# Prepare Data (Deprecated)
If you are not a developer, you don't have to follow this instruction. The required data will be downloaded automatically from HuggingFace when you run the code.

For the current stage, the HuggingFace dataset is private. So you need a token to access it.

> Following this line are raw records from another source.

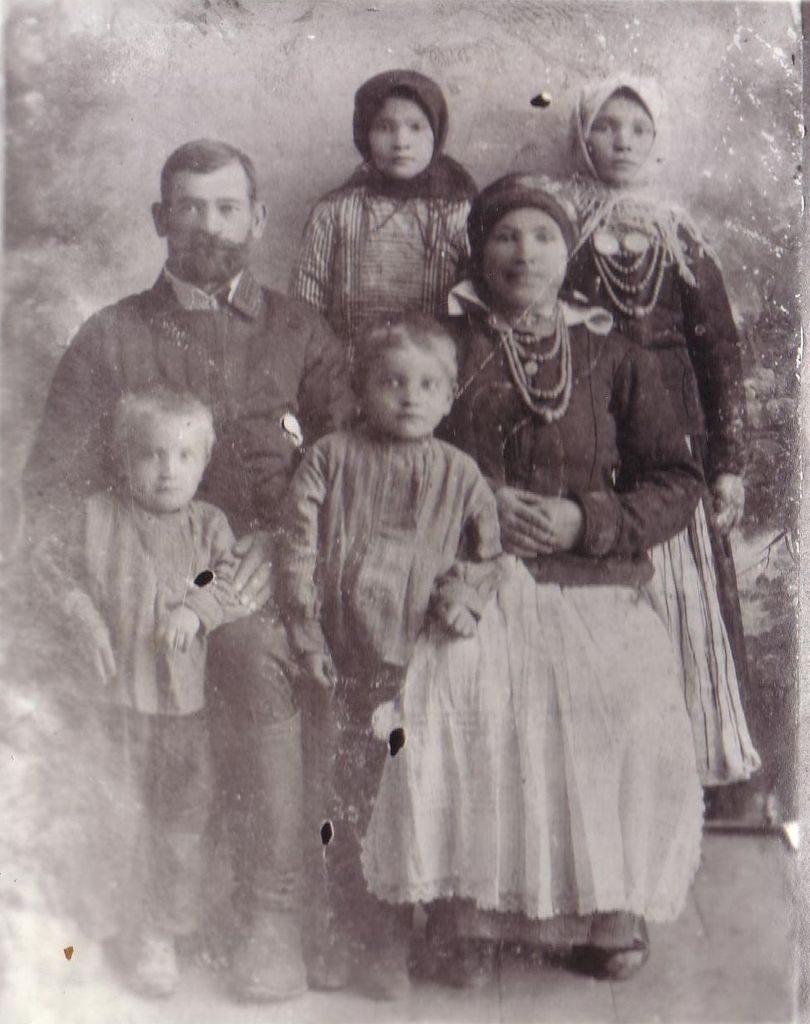 РОДИТЕЛИ — ФЕОДОСИЙ И С ДЕТЬМИ. ВАСИЛИЙ — СЛЕВА В ПАРВОМ РЯДУ. ТИХОН ИРИНА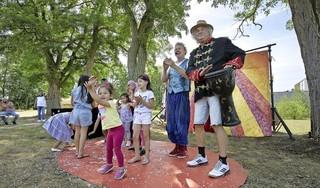 Om de jeugd in asielzoekerscentrum Den Helder in coronatijd een steuntje in de rug te geven, brengt Wolkentheater donderdag een bezoek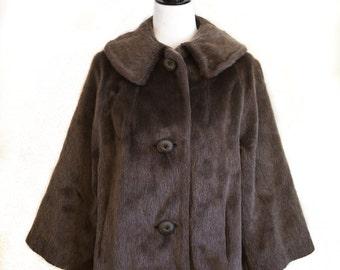 faux fur coat/faux fur fabric/bohemian fur coat/hippie fur coat/fur coats/swing dress coat/Mint condition/Mad men/Swinging Sixties/SIMOTTA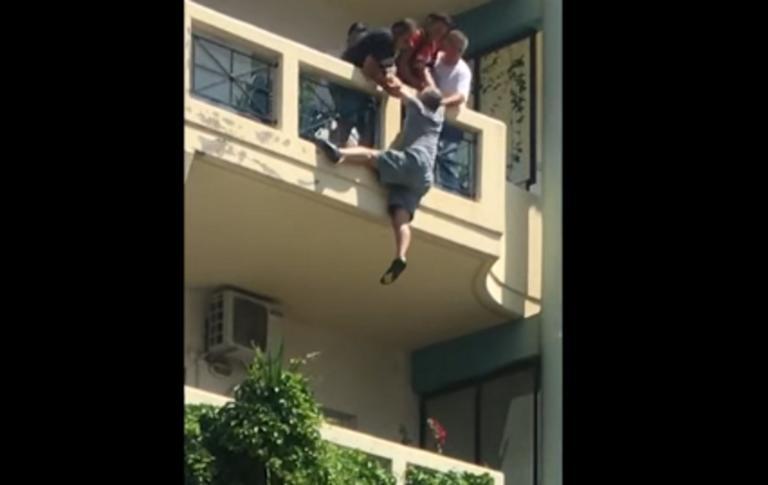 Ήρωας! Έσπασε δύο πόρτες και έσωσε άνθρωπο που κρεμόταν από μπαλκόνι!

See tips for using HuggingFace [here](../developer_guide/tips/huggingface.md).

## Data on HuggingFace

See tips for using HuggingFace [here](../developer_guide/tips/huggingface.md).

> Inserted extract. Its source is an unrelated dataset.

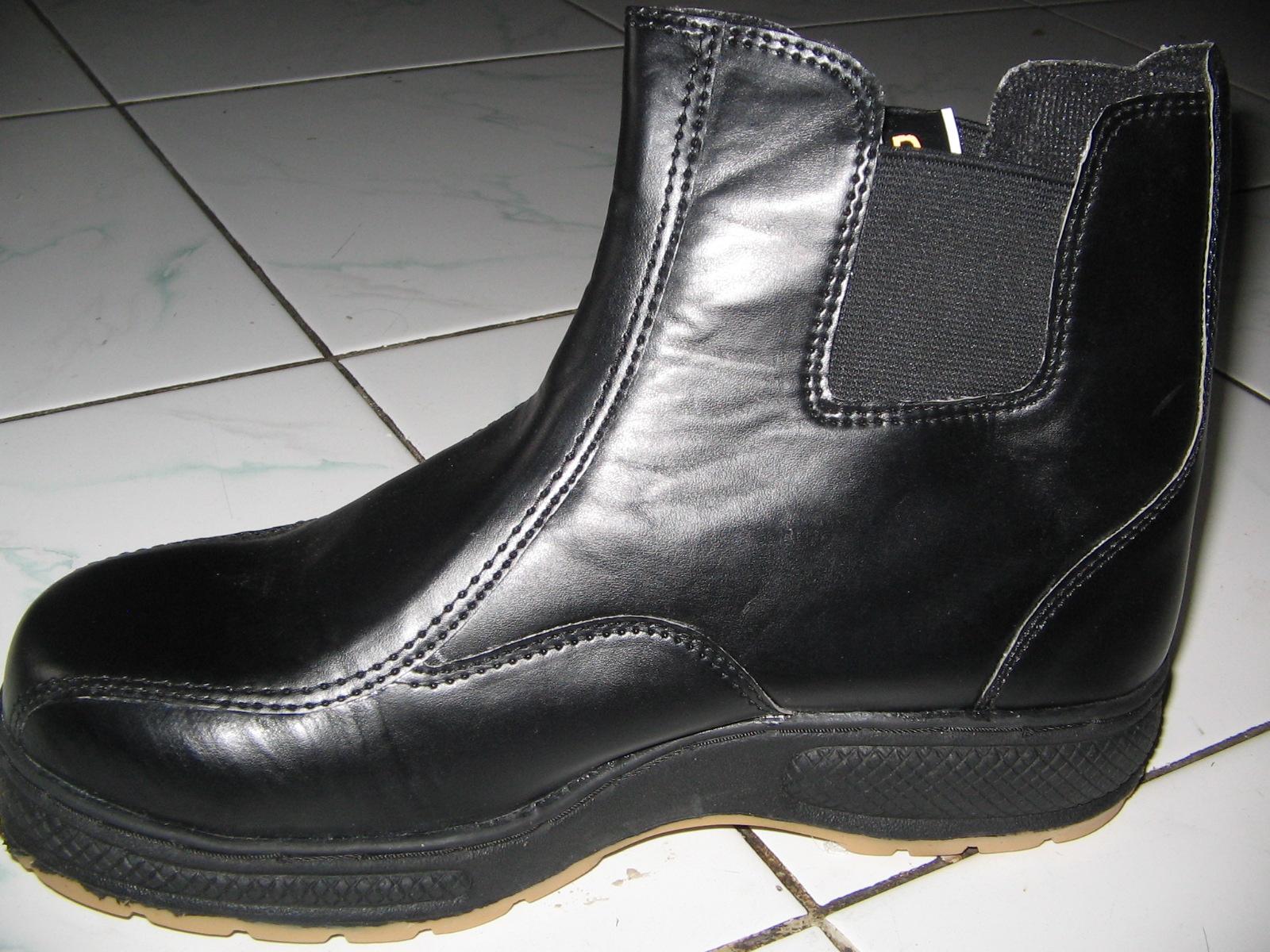 grosir-sepatu-safety2.jpg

Download the release-ready data by running:
```bash
git clone git@hf.co:datasets/RoboVerseOrg/roboverse_data
```

```{note}
If you haven't used Git LFS on your machine, run the following command to install it:
```bash
sudo apt install git-lfs
git lfs install
```

### File structure

```text
roboverse_data
|-- robots
    |-- {robot}
        |-- usd
            |-- *.usd
        |-- urdf
            |-- *.urdf
        |-- mjcf
            |-- *.xml

|-- trajs
    |-- {benchmark}
        |-- {task}
            |-- v2
                |-- {robot}_v2.pkl

|-- assets
    |-- {benchmark}
        |-- {task}
            |-- COMMON
            |-- {object}
                |-- textures
                    |-- *.png
                |-- usd
                    |-- *.usd
                |-- urdf
                    |-- *.urdf
                |-- mjcf
                    |-- *.xml
|-- materials
    |-- arnold
        |-- {Category}
            |-- *.mdl
    |-- vMaterial_2
        |-- {Category}
            |-- *.mdl
    |-- ...

|-- scenes
    |-- {source} (e.g. arnold, physcene)
        |-- {scene}
            |-- textures
                |-- *.png
            |-- usd
                |-- *.usd
            |-- urdf
                |-- *.urdf
            |-- mjcf
                |-- *.xml

metasim
|-- data
    |-- quickstarts
        |-- ...
    |-- robots (deprecated)
        |-- {robot}
            |-- usd
                |-- *.usd
            |-- urdf
                |-- *.urdf
            |-- mjcf
                |-- *.xml
```
Explanation:
- When assets are reused in multiple tasks, they can be stored in a `COMMON` folder to avoid redundancy.

Naming convention:
- The {benchmark} is in lowercase
- The {task} is in snake_case
- The {robot} is in snake_case
- The {object} is in snake_case

## Data on Google Drive (Deprecated)

1. Please download the data from [here](https://drive.google.com/drive/folders/1ORMP3__KIlXettN8eUCF3YQNybZQxzkw) and put it under `./data`.

2. Download the converted isaaclab data from [here](https://drive.google.com/drive/folders/1nF-5SU4nC6S_vgC_NL7E7Rt63Zl9sYqW) and put it under `./data_isaaclab`.

3. Then link `./data/source_data` to `./data_isaaclab/source_data`.
    ```bash
    cd data_isaaclab
    ln -s ../data/source_data source_data
    ```

### Sync data with Google Drive
We recommend using rclone to sync the data with google drive.

#### Setup rclone
Create a rclone config under the [official guide](https://rclone.org/drive/), during which you need to create your own client id and token by following [this](https://rclone.org/drive/#making-your-own-client-id).

The final rclone config should look like this:
```
[roboverse]
type = drive
client_id = <your_client_id>
client_secret = <your_client_secret>
scope = drive
token = <your_token>
team_drive =
root_folder_id = 1ORMP3__KIlXettN8eUCF3YQNybZQxzkw

[roboverse_isaaclab]
type = drive
client_id = <your_client_id>
client_secret = <your_client_secret>
scope = drive
token = <your_token>
team_drive =
root_folder_id = 1nF-5SU4nC6S_vgC_NL7E7Rt63Zl9sYqW
```

#### Download data
```bash
rclone copy -P roboverse: data --exclude='demo/**'
rclone copy -P roboverse_isaaclab: data_isaaclab
```
You may want to speed up by setting `--multi-thread-streams=16` (default is 4).

#### Upload data
For example, if you are a developer who is migrating the rlbench task, you can upload the assets and source demos to google drive by running:
```bash
rclone copy -P data/assets/rlbench roboverse_isaaclab:assets/rlbench --exclude='.thumbs/**'
rclone copy -P data/source_data/rlbench roboverse:data/source_data --include='trajectory-unified.pkl'
```
You ***should*** replace `-P` with `-n` (means dry run) to check before uploading.